Além da própria pele, Faz vestia também um tênis de corrida e uma pintura corporal. Frases que pediam mais respeito aos ciclistas e uma atenção ao corpo eram comuns. “Pelado coberto de razão” e “O que pode um corpo?” podiam ser lidas nas costas dos ciclistas.

Apesar de a nudez ser encorajada, não é obrigatória para o evento. Com a maioria dos participantes homens, as poucas mulheres participantes usavam shorts e protetores de mamilos nesta edição. Por vergonha ou privacidade, havia também homens nus com máscaras que cobriam seus rostos, e outros totalmente vestidos, o caso de Luciano Ferreira, 40.

Em sua segunda participação, diz que participa pela importância do ciclismo na sua vida pessoal e profissional. “A minha profissão é essa, trabalho de vigilante na ronda e na ciclofaixa da prefeitura, e vivo a bicicleta 24 horas por dia”, afirma.

Apesar de totalmente trajado, Ferreira e os demais participantes acreditam que, sem roupas, os ciclistas se tornam mais visíveis para os motoristas —que, então, tendem a manter distância mais segura e reduzir a velocidade.

O trajeto, passando pela rua Augusta e retornando à praça Marechal Cordeiro de Farias, é feito sem pressa em uma hora e meia.

O movimento também acaba abraçando outras causas. Yoshio Tanaka, 45, se diz ativista em prol dos ciclistas, mas muito mais em prol do nudismo. “Eu luto por espaços na cidade para a prática do nudismo urbano”, diz ele, dono de um hostel nudista localizado no Ipiranga.

Autista de nível de suporte 1, ele diz que tem hiperssensibilidade tátil. “Já tentei procurar o poder público para ter um lugar em que eu possa ficar tranquilo ao ar livre”, afirma Tanaka, que participou também no ano passado.

Para o evento, ele levou a amiga Ágata Ignácio, 32. Do Paraná, ela diz ter dado a sorte de estar em São Paulo para o ato. “É uma oportunidade única”, afirma. Mas confessa: “Eu cheguei e perguntei: não sei exatamente pelo quê a gente está lutando.”

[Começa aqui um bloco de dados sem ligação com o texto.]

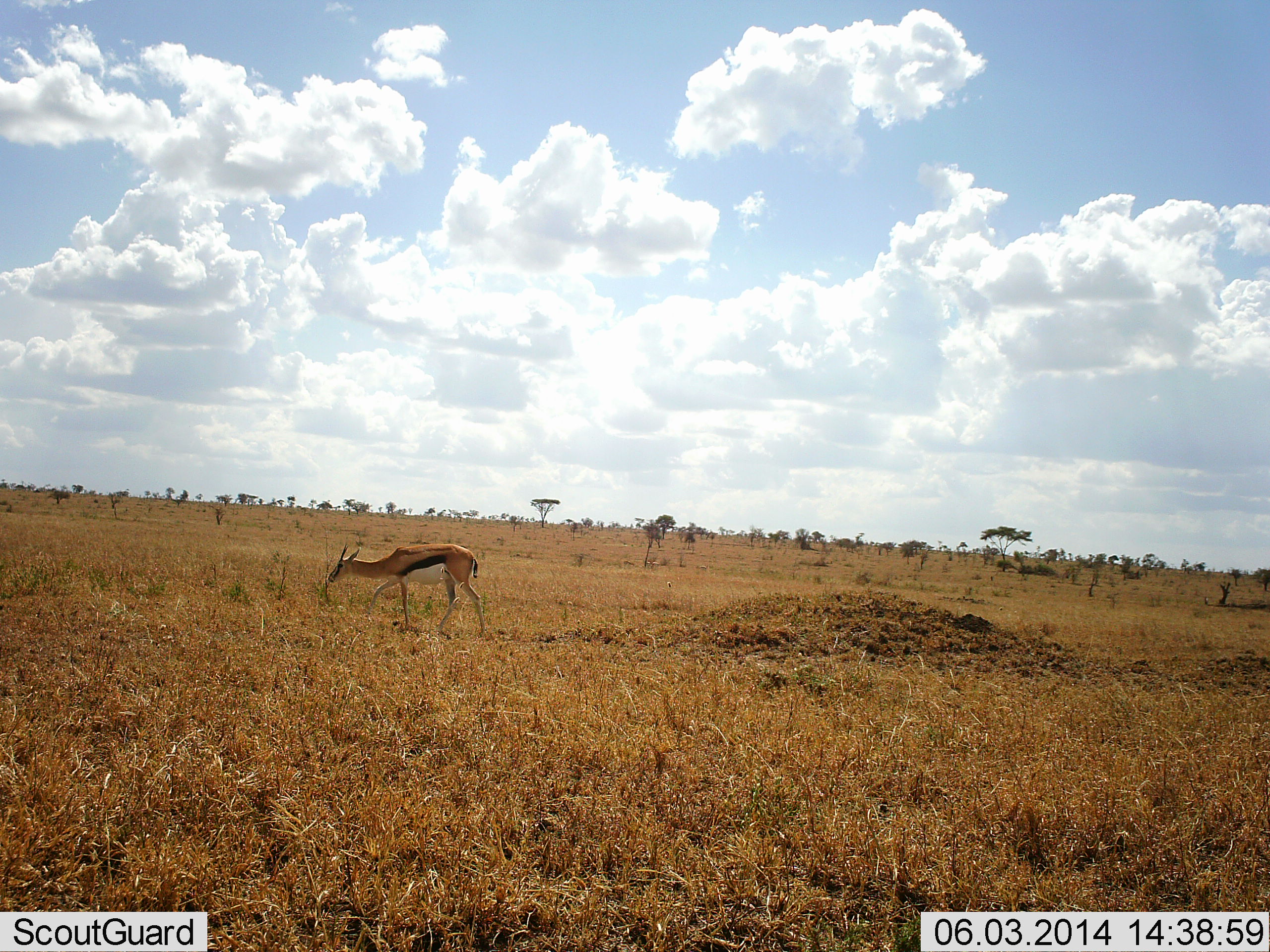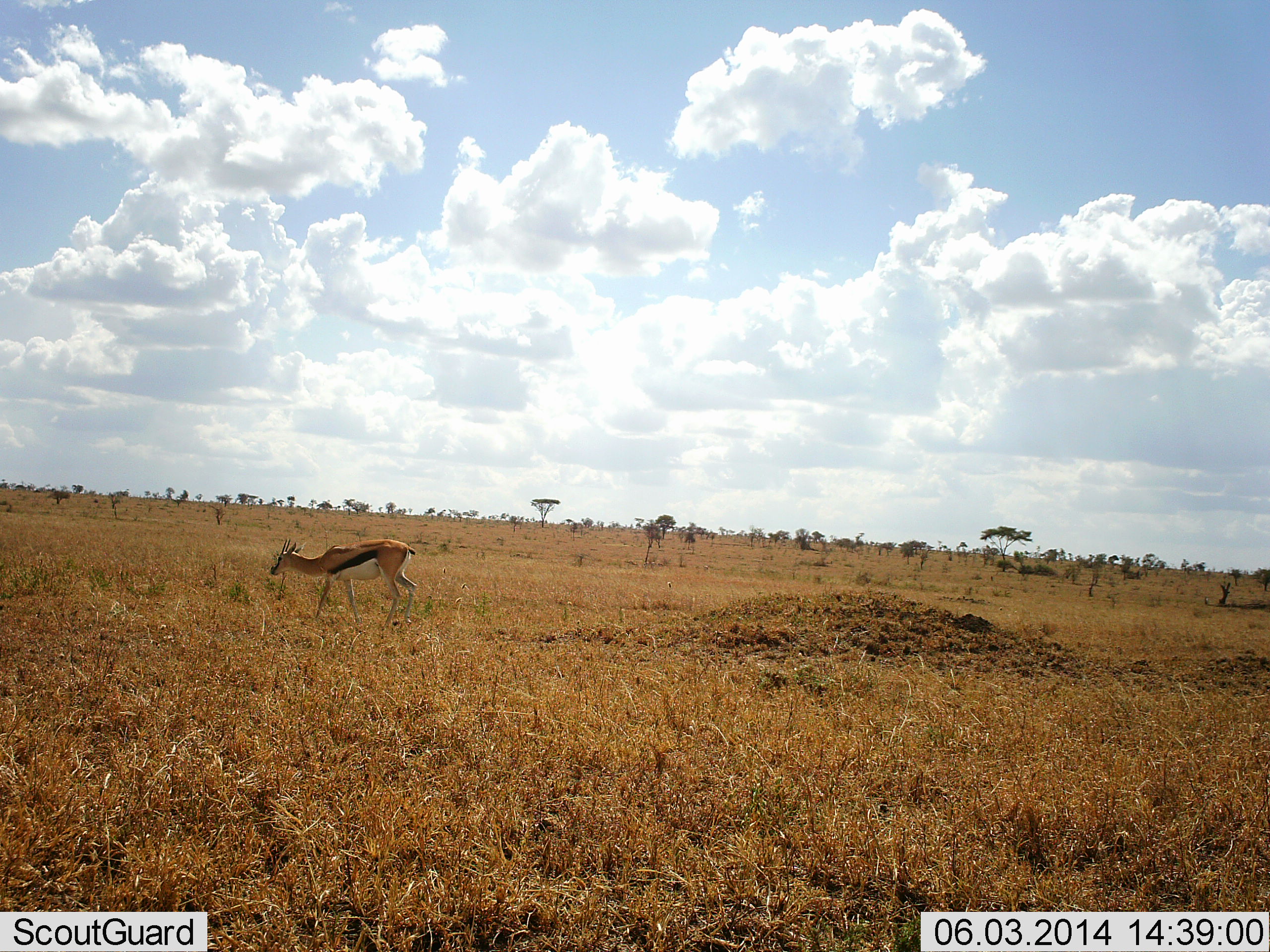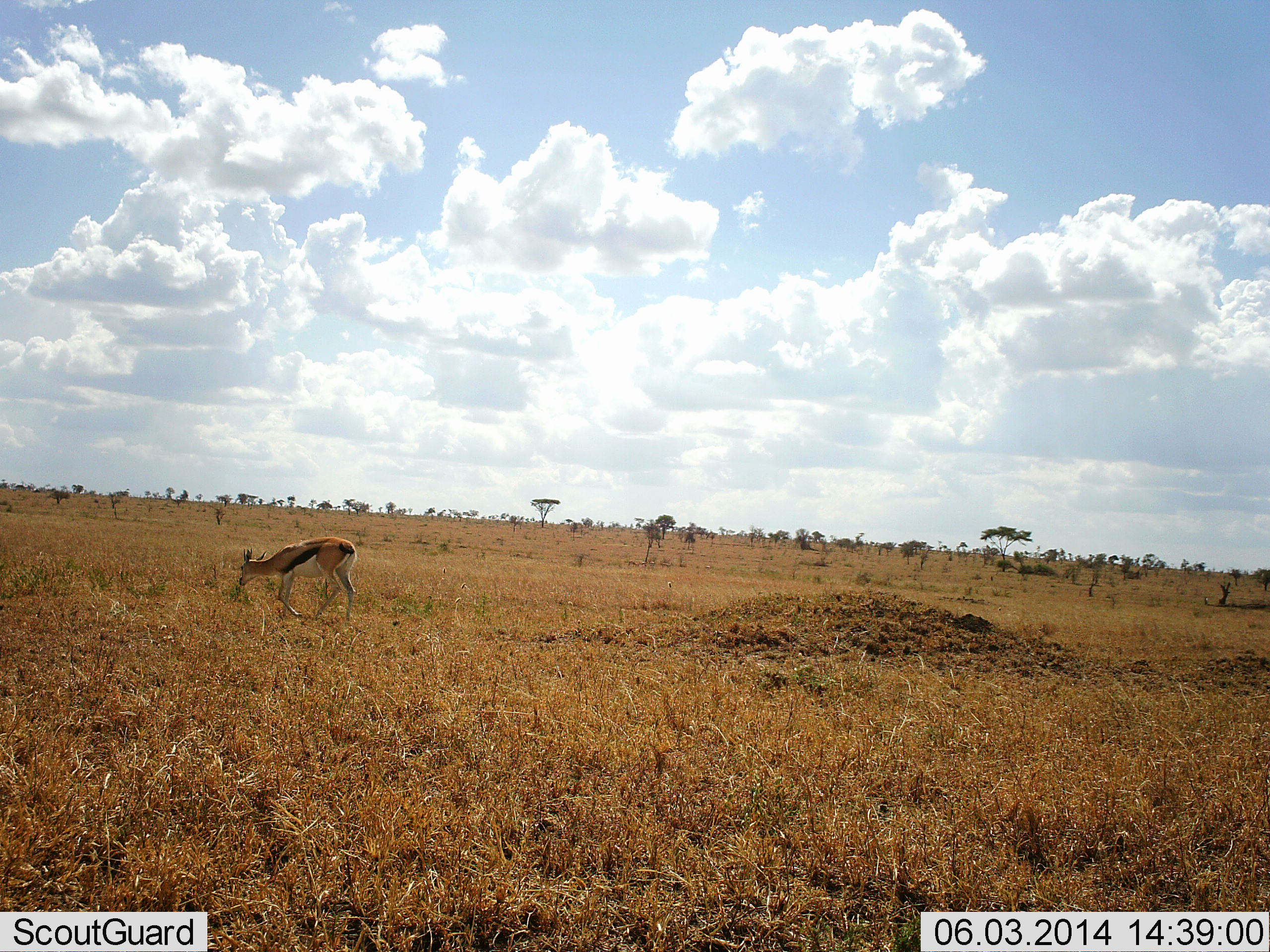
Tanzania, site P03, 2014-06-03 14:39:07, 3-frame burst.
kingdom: Animalia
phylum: Chordata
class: Mammalia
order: Artiodactyla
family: Bovidae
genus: Eudorcas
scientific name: Eudorcas thomsonii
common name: thomson's gazelle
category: gazellethomsons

Apesar da tranquilidade do movimento em geral, alguns pontos de tensão existiram entre a Polícia Militar e os participantes antes do ato. Agentes chegaram a perguntar para os participantes quem estava organizando o evento, e informaram à reportagem que não foram avisados oficialmente antes.

A resposta geral para isso, dentre os participantes, é que o administrador da página do Instagram Massa Crítica SP faz a divulgação, mas que não há um organizador específico para o evento.

“Tem mais gente do que no ano passado”, diz a artista Veruska Reis, que não quis informar a idade. “Independentemente de a gente poder ou não, tem essa tal da família que deve estar achando um horror. Mas não é um horror. Nascemos sem roupa e vamos continuar sem roupa”, afirma.